Le «bal des migrants» prévu à Paris finalement interdit par la préfecture de police

La préfecture de police de Paris a décidé d’interdire un «bal des migrants» prévu place Stalingrad en raison de «forts risques de troubles à l’ordre public». Initialement prévu avant d’être déprogrammé, un dj avait été accusé de racisme anti-blanc.

Un «bal des migrants» qui devait se tenir ce 13 juillet au soir à Paris a été interdit par le préfet de police de Paris, après une polémique née des déclarations d’un DJ ayant demandé lors d’une autre soirée aux personnes blanches d’«aller derrière». Le bal devait se dérouler de 17 à minuit place Stalingrad, dans le XIXe arrondissement de la capitale.

Ces déclarations d’appel à la distinction entre les êtres humains du fait de leur couleur ou de leur origine génèrent une situation conflictuelle

Le préfet a motivé son arrêté par de «forts risques de troubles à l’ordre public», mettant en avant les «polémiques violentes sur les réseaux sociaux après les déclarations faites notamment par l’un des animateurs de la soirée». «Ces déclarations d’appel à la distinction entre les êtres humains du fait de leur couleur ou de leur origine génèrent une situation conflictuelle», a souligné la préfecture qui a estimé que l’événement était «susceptible de rassembler des personnes véhiculant des valeurs non républicaines et contraires au principe de cohésion nationale».

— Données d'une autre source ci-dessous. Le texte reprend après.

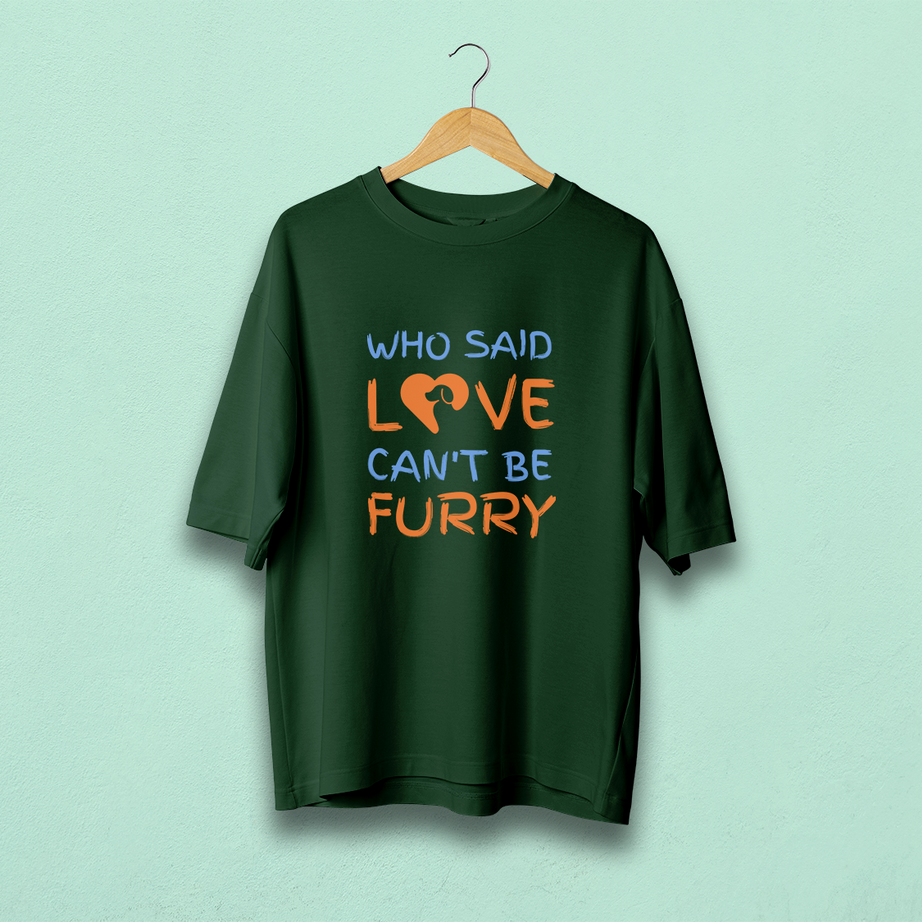 Who Said Love Can't Be Furry Oversized T-Shirt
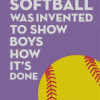 Softball Quote Diamond Painting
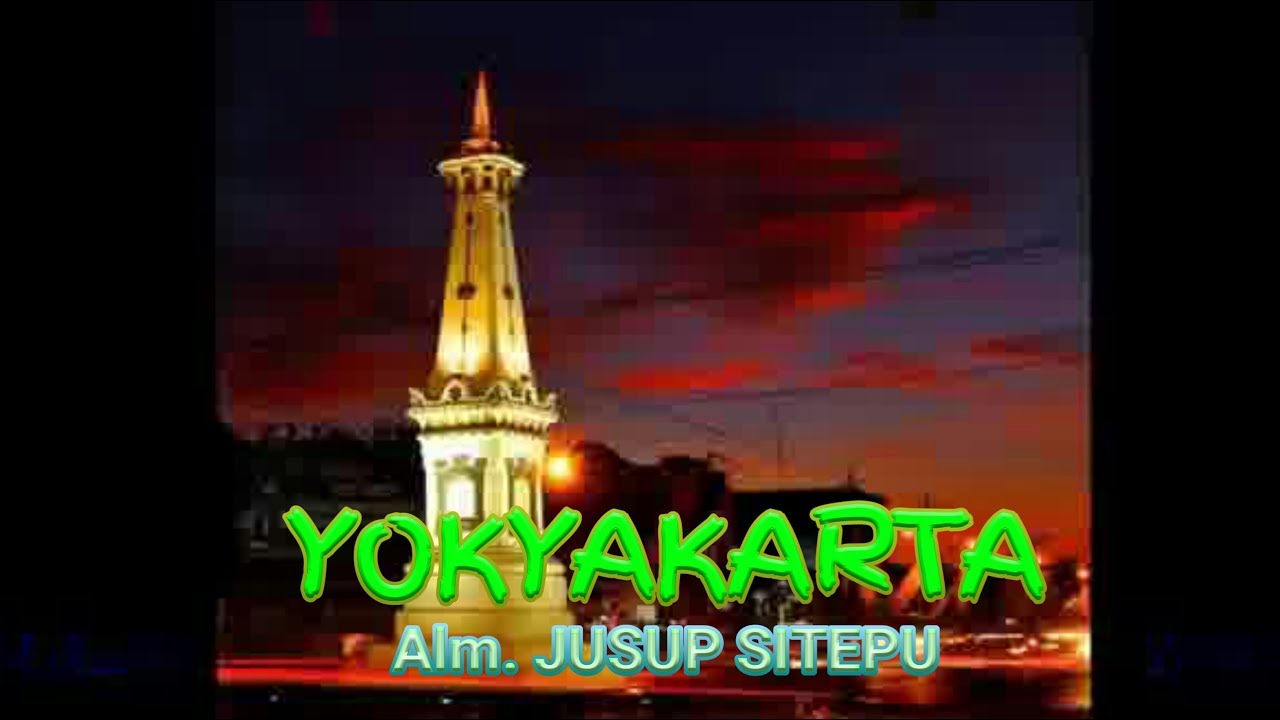 YOKYAKARTA  Lagu Karo  Alm.Jusup Sitepu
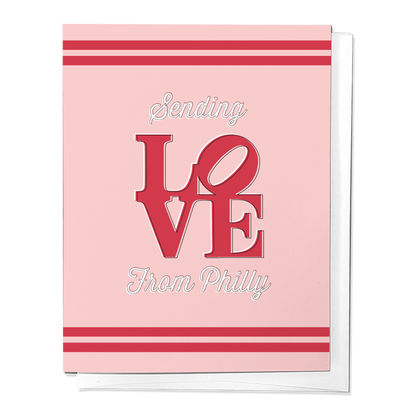 Sending Love From Philly Greeting Card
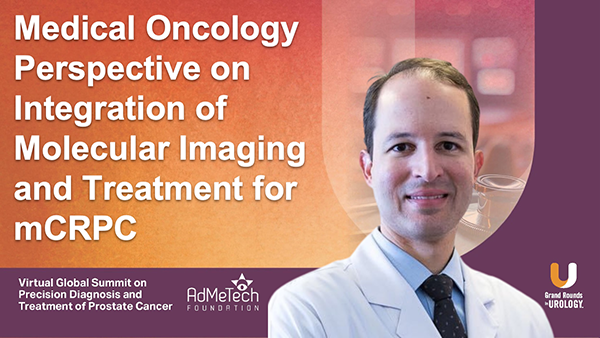 Medical Oncology Perspective on Integration of Molecular Imaging and Treatment for mCRPC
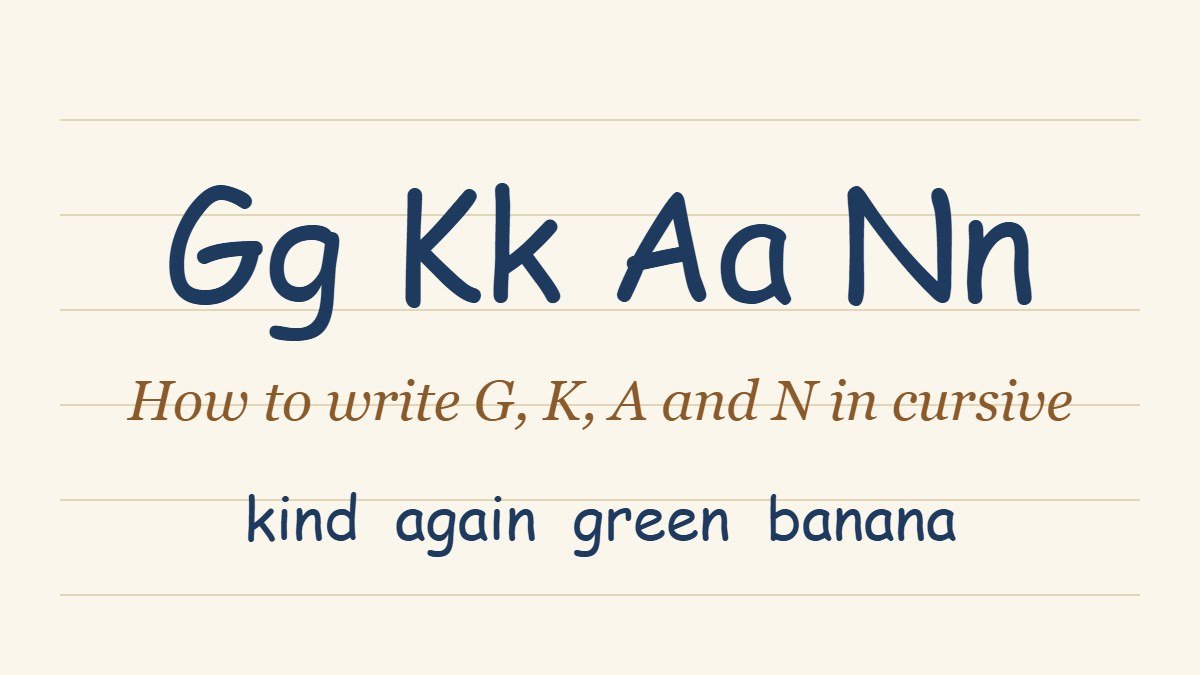 Cursive letters G, K, A and N with the words kind, again, green and banana written in cursive script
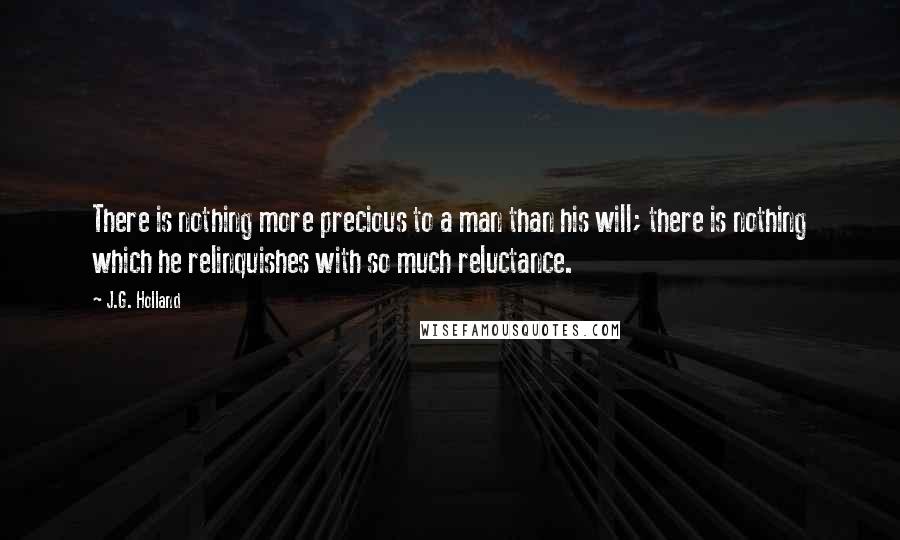 J.G. Holland Quotes: There is nothing more precious to a man than his will; there is nothing which he relinquishes with so much reluctance.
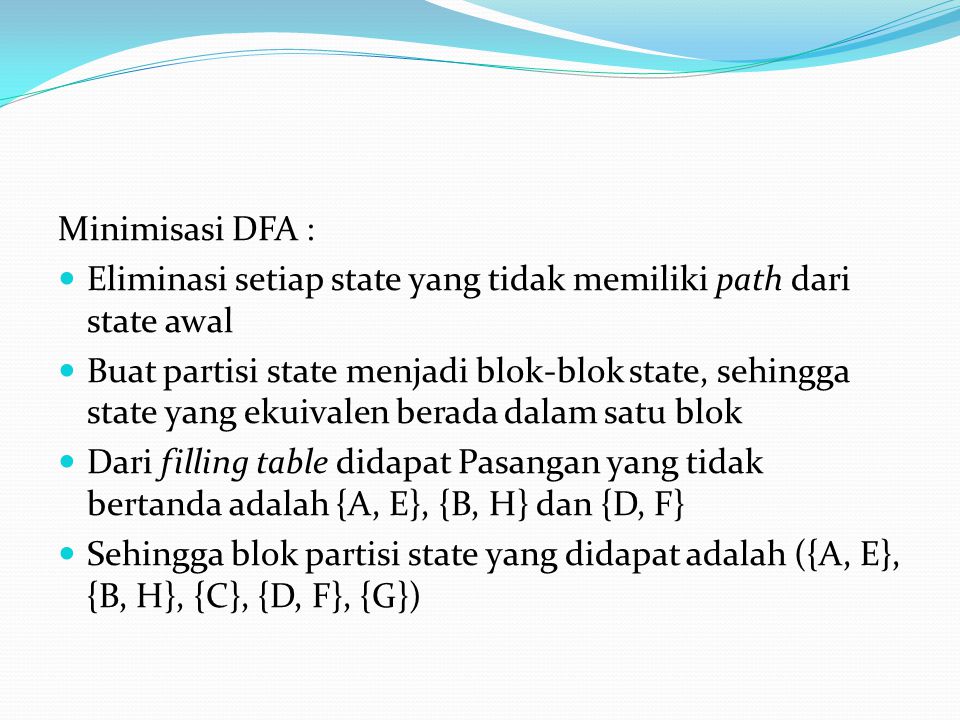 Minimisasi DFA : Eliminasi setiap state yang tidak memiliki path dari state awal.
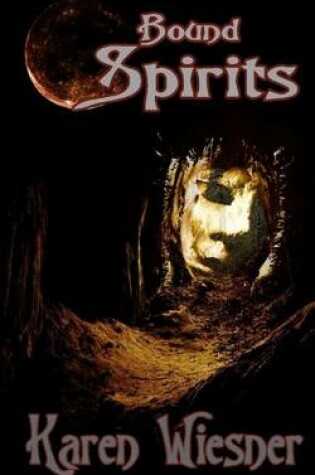 Cover of Bound Spirits, Book 1 of the Bloodmoon Cove Spirits Series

Les organisateurs avaient déjà annulé la participation de DJ Fanaya, accusé de racisme anti-blanc pour avoir déclaré sur les réseaux qu’il ne jouait pas pour les personnes blanches. Dans son message, le musicien expliquait que «le dancefloor est un espace politique où les relations de pouvoir se reproduisent aussi», et demandait aux blancs d’«aller derrière» et aux autres, «surtout les personnes noires», d’«occuper la place et tout l’espace qui [leur] revient de droit». «Durant [ma prestation], les personnes noires et non-blanches sont prioritaires», avait-il insisté.

La polémique est partie du député marcheur François Jolivet qui avait interpellé le 9 juillet la secrétaire d’Etat Marlène Schiappa ainsi que la ville de Paris pour alerter sur la présence du DJ lors du «bal des migrants», demandant aux pouvoirs publics «de faire ce qui [était] possible pour interdire à Fanaya de se produire dans l’espace public dans ces conditions».

Le Bureau d’accueil et d’accompagnement des migrants (BAAM), qui organise la rencontre, a dénoncé le 11 juillet des «pressions et menaces reçues», tout en retirant le DJ de la programmation. L’association a pu compter sur le soutien de l’union syndicale Solidaires et des élus EELV de Paris, qui ont parlé de «violente campagne de cyberharcèlement et de dénigrement».